← Back to context

Comment by himata4113

7 days ago

Well the real issue is that it knocks down the knowledge barrier, giving your step by step guides and reinterating what parts will kill you is the important part.

Understanding and staying alive while producing neuro chemicals are the biggest challenges here.

A depressed person with no prior knowledge could possibly figure out a way to make these chemicals without killing themselves and that's the problem.

A Michelin chef can give you their recipe, and give you their ingredients, but you still will fail miserably trying to match their dish.

It's the same with drugs, whose instructions and ingredient lists have been a google search away for decades now. Yet you still need a master chemist to produce anything. By the time AI can hand hold an idiot through the synthesis of VX agents (which would require an array of sensors beyond a keyboard and camera), we will likely have bigger issues to worry about.

  • That is completely wrong.

    Food preparation, like pharmaceutical drug fabrication, is inherently scientific and methodologically controllable.

    Look no further than the Four Thieves Vinegar Collective. Original synthesis line construction is hard. But the exact formula "add this", "turn on stir bar", "do you see particulate? Yes for +10m at stir", etc.

    And if their results are replicated, theyre seeing 99.9% yields, compared to commercial practices of 99% (Solvaldi)

    • Spoken like someone who has never had to actually do these things in real life.

      Recipes and formulae do not encode all the minutiae and expertise required to reproduce them. You can tell someone to sear a steak at whatever temperature for however long, but you can't encode the skill and experience required to reproduce in arbitrary conditions. One must learn what a correctly seared steak looks, feels, and tastes like and how to achieve that on uncalibrated cooking equipment.
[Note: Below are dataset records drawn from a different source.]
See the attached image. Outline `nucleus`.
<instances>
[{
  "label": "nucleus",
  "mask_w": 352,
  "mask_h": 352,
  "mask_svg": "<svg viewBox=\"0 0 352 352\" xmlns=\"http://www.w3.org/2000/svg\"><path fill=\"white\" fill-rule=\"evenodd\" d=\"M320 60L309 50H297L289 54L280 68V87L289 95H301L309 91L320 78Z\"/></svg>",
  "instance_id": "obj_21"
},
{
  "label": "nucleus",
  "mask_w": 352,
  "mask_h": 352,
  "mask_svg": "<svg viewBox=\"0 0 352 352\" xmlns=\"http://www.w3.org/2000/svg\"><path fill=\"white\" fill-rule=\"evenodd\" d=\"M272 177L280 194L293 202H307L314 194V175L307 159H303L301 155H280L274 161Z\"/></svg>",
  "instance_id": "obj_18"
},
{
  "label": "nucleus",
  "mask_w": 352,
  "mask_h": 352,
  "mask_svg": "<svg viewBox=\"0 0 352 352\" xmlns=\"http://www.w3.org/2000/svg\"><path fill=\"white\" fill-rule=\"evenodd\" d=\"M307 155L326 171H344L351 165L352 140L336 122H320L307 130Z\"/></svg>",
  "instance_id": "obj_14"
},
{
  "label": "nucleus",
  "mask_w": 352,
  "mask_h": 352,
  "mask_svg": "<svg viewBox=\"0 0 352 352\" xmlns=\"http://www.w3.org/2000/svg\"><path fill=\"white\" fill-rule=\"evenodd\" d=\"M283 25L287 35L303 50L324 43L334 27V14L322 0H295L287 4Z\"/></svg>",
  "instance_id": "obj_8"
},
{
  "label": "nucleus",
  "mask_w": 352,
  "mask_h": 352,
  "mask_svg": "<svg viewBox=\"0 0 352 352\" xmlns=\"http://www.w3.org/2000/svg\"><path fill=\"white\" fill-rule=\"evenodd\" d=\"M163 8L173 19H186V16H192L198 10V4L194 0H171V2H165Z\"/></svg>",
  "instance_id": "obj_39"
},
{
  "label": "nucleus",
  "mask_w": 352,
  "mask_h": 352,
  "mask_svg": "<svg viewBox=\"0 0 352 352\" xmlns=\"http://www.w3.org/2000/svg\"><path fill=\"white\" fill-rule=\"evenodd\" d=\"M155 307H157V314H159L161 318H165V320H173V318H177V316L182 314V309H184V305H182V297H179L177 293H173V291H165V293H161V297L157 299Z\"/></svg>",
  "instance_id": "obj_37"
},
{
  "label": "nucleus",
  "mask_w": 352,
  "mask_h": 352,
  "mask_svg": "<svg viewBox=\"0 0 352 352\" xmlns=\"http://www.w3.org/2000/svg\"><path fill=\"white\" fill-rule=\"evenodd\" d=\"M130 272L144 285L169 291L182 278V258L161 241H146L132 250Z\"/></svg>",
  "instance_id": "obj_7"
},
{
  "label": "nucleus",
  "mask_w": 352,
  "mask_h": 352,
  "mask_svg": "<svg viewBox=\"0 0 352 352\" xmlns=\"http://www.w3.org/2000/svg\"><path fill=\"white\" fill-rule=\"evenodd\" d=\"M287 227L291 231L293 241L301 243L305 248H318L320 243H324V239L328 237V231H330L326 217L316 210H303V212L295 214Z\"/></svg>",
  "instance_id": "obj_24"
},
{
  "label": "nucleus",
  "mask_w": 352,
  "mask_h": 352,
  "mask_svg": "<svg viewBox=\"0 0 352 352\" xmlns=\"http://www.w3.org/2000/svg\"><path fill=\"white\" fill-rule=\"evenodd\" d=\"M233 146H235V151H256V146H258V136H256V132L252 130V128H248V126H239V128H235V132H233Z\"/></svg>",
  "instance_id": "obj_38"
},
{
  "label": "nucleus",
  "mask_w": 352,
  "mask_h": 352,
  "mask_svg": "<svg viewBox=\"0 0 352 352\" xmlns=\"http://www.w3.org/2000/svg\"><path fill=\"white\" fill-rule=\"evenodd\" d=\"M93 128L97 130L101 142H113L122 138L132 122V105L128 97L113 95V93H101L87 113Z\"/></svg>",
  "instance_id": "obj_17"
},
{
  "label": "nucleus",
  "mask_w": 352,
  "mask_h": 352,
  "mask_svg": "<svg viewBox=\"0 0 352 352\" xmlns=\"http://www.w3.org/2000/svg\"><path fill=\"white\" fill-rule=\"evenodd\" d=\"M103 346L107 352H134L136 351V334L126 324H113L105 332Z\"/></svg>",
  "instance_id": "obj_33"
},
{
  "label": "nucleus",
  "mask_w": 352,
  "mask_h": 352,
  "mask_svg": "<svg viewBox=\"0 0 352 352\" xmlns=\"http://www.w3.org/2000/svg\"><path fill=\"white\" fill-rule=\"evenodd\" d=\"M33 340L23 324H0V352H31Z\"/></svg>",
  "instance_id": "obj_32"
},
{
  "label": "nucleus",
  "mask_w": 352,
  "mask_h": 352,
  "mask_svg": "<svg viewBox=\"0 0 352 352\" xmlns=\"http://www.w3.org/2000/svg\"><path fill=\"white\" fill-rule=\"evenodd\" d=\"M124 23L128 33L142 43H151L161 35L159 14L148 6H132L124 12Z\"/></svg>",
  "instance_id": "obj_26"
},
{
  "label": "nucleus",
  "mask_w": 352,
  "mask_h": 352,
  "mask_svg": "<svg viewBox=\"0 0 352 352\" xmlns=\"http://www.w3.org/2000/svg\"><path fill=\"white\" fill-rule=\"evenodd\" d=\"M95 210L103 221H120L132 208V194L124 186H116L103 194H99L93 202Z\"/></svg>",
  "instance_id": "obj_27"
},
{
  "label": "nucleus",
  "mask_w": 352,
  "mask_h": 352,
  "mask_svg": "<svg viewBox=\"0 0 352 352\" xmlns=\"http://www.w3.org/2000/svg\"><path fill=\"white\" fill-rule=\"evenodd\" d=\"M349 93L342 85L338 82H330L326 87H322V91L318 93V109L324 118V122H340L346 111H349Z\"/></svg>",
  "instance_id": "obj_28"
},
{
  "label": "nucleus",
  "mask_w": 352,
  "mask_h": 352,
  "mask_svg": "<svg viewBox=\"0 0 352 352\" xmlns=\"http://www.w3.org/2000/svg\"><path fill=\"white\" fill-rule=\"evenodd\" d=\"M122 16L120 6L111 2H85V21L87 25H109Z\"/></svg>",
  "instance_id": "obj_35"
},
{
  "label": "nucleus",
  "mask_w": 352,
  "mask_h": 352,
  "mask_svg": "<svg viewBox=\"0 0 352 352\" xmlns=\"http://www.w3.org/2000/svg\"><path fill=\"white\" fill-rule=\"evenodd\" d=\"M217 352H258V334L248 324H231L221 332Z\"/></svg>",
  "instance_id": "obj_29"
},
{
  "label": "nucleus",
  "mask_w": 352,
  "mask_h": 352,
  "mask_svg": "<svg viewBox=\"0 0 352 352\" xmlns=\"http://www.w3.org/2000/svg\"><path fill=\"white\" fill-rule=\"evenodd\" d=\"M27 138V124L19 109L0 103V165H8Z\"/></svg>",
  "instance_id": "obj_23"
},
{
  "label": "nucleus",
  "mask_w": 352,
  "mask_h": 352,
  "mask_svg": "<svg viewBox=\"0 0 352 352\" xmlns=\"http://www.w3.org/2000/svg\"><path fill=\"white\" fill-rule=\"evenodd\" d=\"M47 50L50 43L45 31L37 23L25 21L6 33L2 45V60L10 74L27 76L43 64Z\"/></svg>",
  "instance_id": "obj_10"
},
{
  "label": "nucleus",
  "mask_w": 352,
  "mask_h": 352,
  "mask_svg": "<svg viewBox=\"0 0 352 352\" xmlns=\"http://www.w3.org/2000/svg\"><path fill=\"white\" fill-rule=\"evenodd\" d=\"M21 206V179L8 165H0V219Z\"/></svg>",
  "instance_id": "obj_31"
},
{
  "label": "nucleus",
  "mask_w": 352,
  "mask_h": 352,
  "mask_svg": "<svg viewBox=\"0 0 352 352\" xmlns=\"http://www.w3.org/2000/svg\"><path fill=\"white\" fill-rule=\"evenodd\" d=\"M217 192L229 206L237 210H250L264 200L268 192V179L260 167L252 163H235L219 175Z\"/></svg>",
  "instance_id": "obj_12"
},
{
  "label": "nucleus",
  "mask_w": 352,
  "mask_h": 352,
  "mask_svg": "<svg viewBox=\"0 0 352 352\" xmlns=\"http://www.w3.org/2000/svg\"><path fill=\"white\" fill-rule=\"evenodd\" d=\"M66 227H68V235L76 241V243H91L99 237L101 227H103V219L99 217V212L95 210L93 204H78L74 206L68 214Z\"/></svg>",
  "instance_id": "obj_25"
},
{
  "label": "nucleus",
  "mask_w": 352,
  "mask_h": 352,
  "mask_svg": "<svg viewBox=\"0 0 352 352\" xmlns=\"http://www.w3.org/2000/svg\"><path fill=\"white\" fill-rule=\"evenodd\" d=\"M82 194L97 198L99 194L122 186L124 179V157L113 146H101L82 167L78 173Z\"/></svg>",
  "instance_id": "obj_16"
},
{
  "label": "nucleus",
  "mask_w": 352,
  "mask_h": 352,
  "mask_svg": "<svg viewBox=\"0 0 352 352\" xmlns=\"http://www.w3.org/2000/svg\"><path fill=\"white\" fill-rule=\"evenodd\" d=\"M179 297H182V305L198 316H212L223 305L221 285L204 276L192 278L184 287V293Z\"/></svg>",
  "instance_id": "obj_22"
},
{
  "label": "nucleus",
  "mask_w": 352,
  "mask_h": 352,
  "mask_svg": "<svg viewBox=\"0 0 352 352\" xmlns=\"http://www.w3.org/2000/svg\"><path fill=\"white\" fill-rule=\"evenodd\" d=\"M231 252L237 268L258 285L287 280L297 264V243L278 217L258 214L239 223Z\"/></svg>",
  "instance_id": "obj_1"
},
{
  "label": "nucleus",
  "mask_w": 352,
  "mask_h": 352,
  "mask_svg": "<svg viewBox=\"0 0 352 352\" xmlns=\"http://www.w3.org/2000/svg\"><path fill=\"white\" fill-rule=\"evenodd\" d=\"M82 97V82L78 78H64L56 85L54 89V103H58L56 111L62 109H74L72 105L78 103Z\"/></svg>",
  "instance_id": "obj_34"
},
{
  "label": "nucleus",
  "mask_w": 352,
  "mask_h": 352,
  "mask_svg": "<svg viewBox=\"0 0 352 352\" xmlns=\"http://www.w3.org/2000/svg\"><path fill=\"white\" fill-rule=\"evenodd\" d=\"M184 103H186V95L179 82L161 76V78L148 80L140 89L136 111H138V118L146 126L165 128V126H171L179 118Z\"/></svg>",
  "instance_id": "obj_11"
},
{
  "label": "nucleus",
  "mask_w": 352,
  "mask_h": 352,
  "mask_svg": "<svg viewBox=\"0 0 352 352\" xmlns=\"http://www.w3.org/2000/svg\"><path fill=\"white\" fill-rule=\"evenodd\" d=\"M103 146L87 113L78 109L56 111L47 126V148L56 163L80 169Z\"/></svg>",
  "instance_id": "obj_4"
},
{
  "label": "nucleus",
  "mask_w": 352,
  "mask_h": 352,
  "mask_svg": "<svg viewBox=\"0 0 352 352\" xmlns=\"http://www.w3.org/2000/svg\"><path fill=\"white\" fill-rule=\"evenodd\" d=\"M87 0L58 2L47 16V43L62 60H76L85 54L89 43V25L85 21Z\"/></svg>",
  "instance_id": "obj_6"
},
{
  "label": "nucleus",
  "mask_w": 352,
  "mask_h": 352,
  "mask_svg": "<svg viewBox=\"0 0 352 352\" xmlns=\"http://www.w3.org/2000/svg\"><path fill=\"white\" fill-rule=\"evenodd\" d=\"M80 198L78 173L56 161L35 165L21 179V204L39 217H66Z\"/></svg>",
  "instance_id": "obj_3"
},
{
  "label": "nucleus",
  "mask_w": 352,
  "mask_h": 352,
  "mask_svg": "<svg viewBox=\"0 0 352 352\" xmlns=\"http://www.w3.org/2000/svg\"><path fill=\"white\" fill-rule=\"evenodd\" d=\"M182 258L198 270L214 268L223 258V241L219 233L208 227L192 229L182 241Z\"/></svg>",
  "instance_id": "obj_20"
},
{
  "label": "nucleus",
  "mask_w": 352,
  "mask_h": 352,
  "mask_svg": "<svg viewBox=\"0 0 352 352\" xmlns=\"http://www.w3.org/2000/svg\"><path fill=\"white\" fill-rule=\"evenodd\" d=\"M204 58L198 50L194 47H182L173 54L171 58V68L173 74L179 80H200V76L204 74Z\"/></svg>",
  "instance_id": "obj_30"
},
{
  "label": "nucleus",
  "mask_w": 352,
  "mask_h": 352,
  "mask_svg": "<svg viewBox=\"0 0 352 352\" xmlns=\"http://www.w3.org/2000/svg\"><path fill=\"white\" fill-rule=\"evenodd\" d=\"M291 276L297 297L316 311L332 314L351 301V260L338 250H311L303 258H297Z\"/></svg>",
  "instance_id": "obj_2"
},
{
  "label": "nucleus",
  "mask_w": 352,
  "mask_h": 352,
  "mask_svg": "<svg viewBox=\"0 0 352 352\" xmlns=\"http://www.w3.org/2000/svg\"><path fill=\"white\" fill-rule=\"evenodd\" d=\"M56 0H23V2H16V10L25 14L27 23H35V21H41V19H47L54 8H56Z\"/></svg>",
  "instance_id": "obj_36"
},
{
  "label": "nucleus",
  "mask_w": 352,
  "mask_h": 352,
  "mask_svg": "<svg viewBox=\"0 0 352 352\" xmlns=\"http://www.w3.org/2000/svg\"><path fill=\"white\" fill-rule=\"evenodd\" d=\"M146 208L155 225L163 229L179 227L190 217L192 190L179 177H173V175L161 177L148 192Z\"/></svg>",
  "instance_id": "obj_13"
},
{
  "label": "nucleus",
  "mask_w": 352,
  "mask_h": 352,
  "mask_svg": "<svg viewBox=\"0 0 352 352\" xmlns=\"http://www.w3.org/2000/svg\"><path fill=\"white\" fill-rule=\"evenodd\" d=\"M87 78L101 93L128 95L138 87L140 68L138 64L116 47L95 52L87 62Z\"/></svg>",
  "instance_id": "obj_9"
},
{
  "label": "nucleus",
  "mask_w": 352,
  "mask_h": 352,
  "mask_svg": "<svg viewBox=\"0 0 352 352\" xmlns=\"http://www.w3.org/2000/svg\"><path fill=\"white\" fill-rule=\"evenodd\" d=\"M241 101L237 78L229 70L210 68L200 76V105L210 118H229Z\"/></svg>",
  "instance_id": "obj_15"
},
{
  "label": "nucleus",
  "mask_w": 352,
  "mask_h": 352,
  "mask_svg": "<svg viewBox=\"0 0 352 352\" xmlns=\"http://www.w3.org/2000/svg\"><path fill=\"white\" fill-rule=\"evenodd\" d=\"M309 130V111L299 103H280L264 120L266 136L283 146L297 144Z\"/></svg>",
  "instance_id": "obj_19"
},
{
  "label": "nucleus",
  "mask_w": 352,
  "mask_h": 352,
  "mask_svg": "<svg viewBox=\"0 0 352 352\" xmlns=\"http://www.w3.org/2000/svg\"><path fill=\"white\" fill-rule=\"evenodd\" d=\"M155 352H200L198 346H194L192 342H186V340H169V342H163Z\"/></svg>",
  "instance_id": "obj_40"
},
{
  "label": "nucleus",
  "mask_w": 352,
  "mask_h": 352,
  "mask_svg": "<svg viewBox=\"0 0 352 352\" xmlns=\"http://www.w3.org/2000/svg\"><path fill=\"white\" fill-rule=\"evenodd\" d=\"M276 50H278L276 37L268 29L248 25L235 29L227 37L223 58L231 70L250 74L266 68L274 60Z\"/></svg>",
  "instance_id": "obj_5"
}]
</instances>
      Your assertion only holds true in a vacuum. If 100% of inputs, materials, environmental conditions are completely standardized and under control then sure, you can follow step by step instructions. The real world does not work that way. No stove on the market is calibrated. Reagents come with impurities. Your skillet may not conduct heat as well as expected or your mains electricity might be low causing your mantle to heat slower and your stir rod to stir slower.

      These are things that one has to learn and experience in order to compensate for.

    • I am completely unsurprised that a person with a PhD in mathmatics and physics who spent 8 years working on clandestine lab medicine was able to produce high quality end products.

      I also think it's a wholly dishonest rebuttal of my point.

      If you honestly think chemistry (or any of the classic sciences/engineering) is as easy as copy+pasting a recipe and procedure, I suggest putting down the keyboard and trying to build something on mother nature OS. It will be a truly humbling experience.

They can do that by jailbreaking models but is that really easier and less work than getting it from Wikipedia?

  • We will only really know if (or when) it will happen. We can do a sample group of people attempting to create such chemicals under supervision and comparing how helpful they truly are.